Boiling, melting points and structure


A general trend, is that branched hydrocarbons have lower melting and boiling temperatures than their straight chain isomers.

Lets look at hexane (C6H14) and its isomers, 2-methylpentane,
, 2,2-dimethylbutane

  Melting temp (oC) Boiling Temp ( oC)
-95 69
-153 61
-129 58
-100 50


Lets look at the trend of boiling and melting temperatures of branched molecules. As the side chains get closer together, the molecule becomes more spherical and this has an impact on the physical properties of the molecule such as its melting temperature and boiling temperature.

The more spherical the branched molecule becomes the lower its boiling temperature (BT), whereas the melting temperature (MT) increases.
Click on each compound to see the spherical nature of each molecule.


2,3-dimethylbutane and 2,2-dimethylbutane have the same side chains albeit separated by one carbon atom. Yet there is an 8oC difference in boiling point and a 29oC difference in melting point between the two molecules .

Explain the difference in boiling and melting temperatures. Refer to the space fill models.

To try and explain these trends let's look at the intermolecular forces at play between the alkane molecules involved. These forces are very weak and are known as London dispersion forces, commonly referred to as dispersion forces. These type of intermolecular forces occur between all molecules and atoms as a result of the motion of electrons that form instantaneous and short lived dipoles. Since these are the only type of forces acting between symmetrical molecules, a look into how molecular shape influences the impact these forces have on intermolecular forces of attraction.
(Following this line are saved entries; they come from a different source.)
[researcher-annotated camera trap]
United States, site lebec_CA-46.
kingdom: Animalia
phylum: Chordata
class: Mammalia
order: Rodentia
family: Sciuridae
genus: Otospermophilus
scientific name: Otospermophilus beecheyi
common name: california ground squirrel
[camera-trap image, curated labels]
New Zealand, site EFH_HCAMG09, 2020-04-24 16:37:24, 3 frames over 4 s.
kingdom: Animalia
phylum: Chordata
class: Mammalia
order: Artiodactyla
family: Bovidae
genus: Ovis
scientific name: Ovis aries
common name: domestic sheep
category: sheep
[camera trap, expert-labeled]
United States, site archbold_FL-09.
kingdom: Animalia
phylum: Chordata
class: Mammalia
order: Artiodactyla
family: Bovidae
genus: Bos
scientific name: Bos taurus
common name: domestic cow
Since dispersion forces are very weak they can only act over very small distances. Distance is the key to the impact dispersion forces have attracting molecules together.

Straight chain molecules have a higher melting temperature than their branched isomers due to the fact that they can pack more closely together in the solid crystal structure than branched chain molecules. For example take the packing of hexane molecules as shown on the right. These linear molecules can pack close together where the dispersion forces can exert a greater force of attraction. When one compares this tight packing of hexane with that of the isomer 2-methylpentane it is obvious that the molecules of 2-methypentane can not pack close to each other due to branching,


Straight chain molecules have a larger molecular surface area than their branched isomers so there is a larger area able to interact with other molecules in the liquid state resulting in higher boiling temperatures.

Consider the animation, on the right, of an interaction between two pentane molecules. As instantaneous dipoles form on the surface of one molecule a greater surface area enables a stronger interaction with the neighboring molecules, as shown on the right. This results in a greater force of attraction which requires a higher temperature to disrupt, hence a higher boiling temperature.

Now click to see an isomer of pentane, 2,2-dimethylpropane. This isomer of pentane is spherical and as such has a much smaller surface area than pentane and so has less interactions with neighboring molecules. This causes a lower BT for this isomer as compared to pentane.

The animation above shows instantaneous dipoles forming on one molecule only, the top one, that results in induced dipoles on the neighboring molecule. In actual fact every molecule forms instantaneous dipoles that have an impact on neighboring molecules.



So in summary when comparing:

- straight chain molecules with branched molecules, straight chain molecules have a greater BT and MT than branched isomers of the same molecule.

With branched molecules

- the more branching the more spherical the molecules become and results in a higher melting point due to better stacking.
- the more branching the more spherical the molecule becomes and results in lower boiling point due to a decrease in surface area.

The only exception to this trend is pentane and its isomer 2,2-dimethylpropane.
2,2-dimethylpropane is shown on the right and is a very symmetrical and more compact molecule than pentane. 2,2-dimethylpropane has a higher MT than pentane because it can form a tighter more highly packed crystal structure than the linear pentane molecule.


1) View the space fill structures of two isomers of octane.
a. Suggest which of the two molecules will have the highest BP and which one will have the highest MP.

b. Give a detailed explanation to justify your answer to a. above.